In order to find what might be possible, I started by posting the article to my own blog just like I would have done anyway. From there, I went on to a number of other sources, so that the eventual distribution list looked something like this:

  1. The Kayak Marketing blog (the original posting)
  2. Social Media Today (the same post with a canonical link back to the original on our blog)
  3. LinkedIn Pulse (the full article again, with a manually inserted “ORIGINAL” link back to our blog as LinkedIn Pulse doesn’t automatically support rel=canonical)
  4. Medium syndication

Plus, bits and pieces along with custom intros were created on the fly for previews and posts to Facebook, Pinterest, Twitter, and my other regular social channels.


So, what resulted from this self-syndication attempt?


1000plus-shares

The net result of this approach was that the article gathered more than 1,000 social shares – or roughly 8 times what I would normally get from a similar piece of content. While it’s possible that I lost some of the SEO benefit to my website as a result of distributing/syndicating the content in this manner, that’s something I can live with in the bigger context of exposure and engagement with a wider, interested audience (and where they can discover it in more than one place).

And isn’t that the ultimate point of search optimization and everything else we do as marketers?


A New Approach to Content Distribution?


This experiment mirrored the results I got from another recent test, where I began posting the entire 100+ page contents of one of my books to Google+. The first chapter attracted more than 70 shares on its own (and pushing me past 1 million profile views), a relatively high figure for a post of that type.

The message seems pretty clear to me: Going forward, content creators are going to keep finding new ways to spread and distribute their writings and ideas. (I alluded to this briefly in an article on HotInSocialMedia.com when I mentioned "Authors will take their content to the readers.") The potential SEO “hit” is just too small to worry about, and the readership gains are too significant. In the same way that it makes sense to reach followers and prospects through multiple social channels, common sense dictates that we should all strive to help as many readers as we can with our best pieces of content.

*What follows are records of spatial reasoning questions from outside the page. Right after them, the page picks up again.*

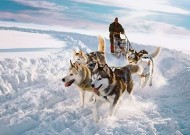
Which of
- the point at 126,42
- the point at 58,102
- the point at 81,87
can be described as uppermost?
the point at 126,42

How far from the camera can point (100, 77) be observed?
881cm

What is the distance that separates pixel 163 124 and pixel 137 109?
1.39 meters

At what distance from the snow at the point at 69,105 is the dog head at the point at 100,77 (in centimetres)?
99

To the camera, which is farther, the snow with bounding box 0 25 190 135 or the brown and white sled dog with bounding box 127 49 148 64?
the brown and white sled dog with bounding box 127 49 148 64

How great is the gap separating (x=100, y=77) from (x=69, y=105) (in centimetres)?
272

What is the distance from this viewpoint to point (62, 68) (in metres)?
17.5

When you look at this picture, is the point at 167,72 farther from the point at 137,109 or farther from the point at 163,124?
the point at 163,124

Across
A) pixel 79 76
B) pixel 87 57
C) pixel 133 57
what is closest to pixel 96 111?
pixel 79 76

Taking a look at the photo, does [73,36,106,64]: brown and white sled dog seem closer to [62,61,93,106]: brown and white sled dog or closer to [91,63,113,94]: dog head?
[62,61,93,106]: brown and white sled dog

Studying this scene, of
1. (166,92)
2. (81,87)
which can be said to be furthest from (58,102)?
(166,92)

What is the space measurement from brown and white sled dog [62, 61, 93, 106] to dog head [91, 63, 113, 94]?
0.69 meters

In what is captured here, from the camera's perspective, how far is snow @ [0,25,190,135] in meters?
9.30

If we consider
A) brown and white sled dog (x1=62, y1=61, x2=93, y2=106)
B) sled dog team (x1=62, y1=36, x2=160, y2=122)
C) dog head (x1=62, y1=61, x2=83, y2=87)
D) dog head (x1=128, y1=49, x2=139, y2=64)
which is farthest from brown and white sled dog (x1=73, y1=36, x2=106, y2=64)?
dog head (x1=62, y1=61, x2=83, y2=87)

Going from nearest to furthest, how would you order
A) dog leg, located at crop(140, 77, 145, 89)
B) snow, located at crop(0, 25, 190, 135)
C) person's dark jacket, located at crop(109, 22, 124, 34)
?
snow, located at crop(0, 25, 190, 135) → person's dark jacket, located at crop(109, 22, 124, 34) → dog leg, located at crop(140, 77, 145, 89)
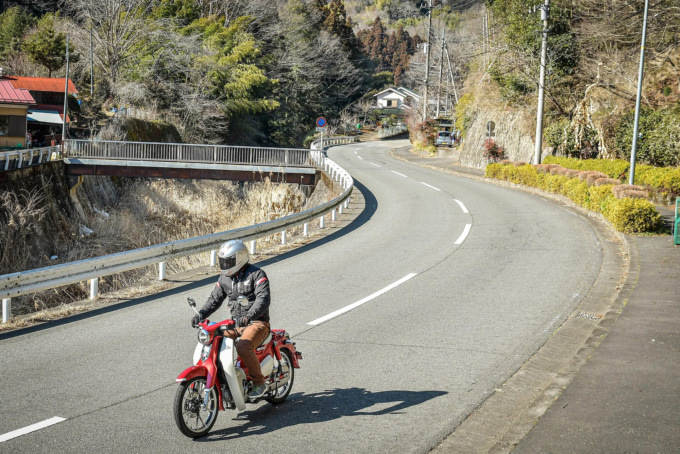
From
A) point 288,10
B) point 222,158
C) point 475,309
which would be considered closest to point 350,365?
point 475,309

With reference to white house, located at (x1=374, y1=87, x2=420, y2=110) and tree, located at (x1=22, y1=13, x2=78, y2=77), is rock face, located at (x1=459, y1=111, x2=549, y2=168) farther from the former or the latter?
white house, located at (x1=374, y1=87, x2=420, y2=110)

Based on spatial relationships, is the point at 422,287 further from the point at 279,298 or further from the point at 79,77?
the point at 79,77

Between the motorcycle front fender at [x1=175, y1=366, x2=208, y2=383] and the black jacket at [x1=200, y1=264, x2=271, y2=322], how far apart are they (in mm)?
567

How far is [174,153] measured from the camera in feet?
117

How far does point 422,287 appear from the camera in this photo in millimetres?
11172

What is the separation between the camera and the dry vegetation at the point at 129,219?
17.7 m

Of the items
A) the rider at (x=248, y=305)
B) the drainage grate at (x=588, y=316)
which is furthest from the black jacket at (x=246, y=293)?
the drainage grate at (x=588, y=316)

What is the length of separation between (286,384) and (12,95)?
1552 inches

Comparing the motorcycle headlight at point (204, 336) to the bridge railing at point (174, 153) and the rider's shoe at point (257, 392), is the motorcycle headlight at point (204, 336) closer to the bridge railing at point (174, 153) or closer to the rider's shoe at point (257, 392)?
the rider's shoe at point (257, 392)

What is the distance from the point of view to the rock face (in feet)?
128

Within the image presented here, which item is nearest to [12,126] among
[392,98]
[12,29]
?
[12,29]

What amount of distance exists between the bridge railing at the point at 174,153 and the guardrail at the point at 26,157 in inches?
44.5

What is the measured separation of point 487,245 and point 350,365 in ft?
28.9

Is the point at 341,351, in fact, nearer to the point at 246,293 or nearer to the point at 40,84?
the point at 246,293
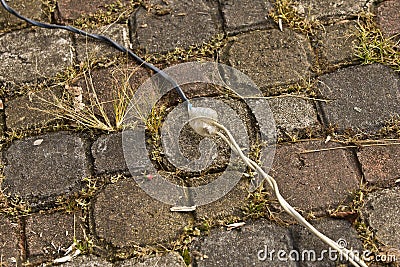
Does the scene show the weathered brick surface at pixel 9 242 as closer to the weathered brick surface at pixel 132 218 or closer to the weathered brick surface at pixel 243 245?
the weathered brick surface at pixel 132 218

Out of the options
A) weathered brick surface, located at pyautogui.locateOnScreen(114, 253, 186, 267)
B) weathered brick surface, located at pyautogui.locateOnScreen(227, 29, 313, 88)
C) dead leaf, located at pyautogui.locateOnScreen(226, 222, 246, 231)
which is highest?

The debate over duplicate content and self-syndication isn’t new, and there are undoubtedly others who are already following an approach that’s similar to the kind I’ve tried. I’d love to hear about some of your thoughts or success stories on the topic. Do you agree that it’s a good idea to post your new pieces of content in as many places as possible or not?

In the end, how, where, and how much you syndicate your content probably comes down to the appetite of your readers. Which begs the questions: how well do you know your readers, really?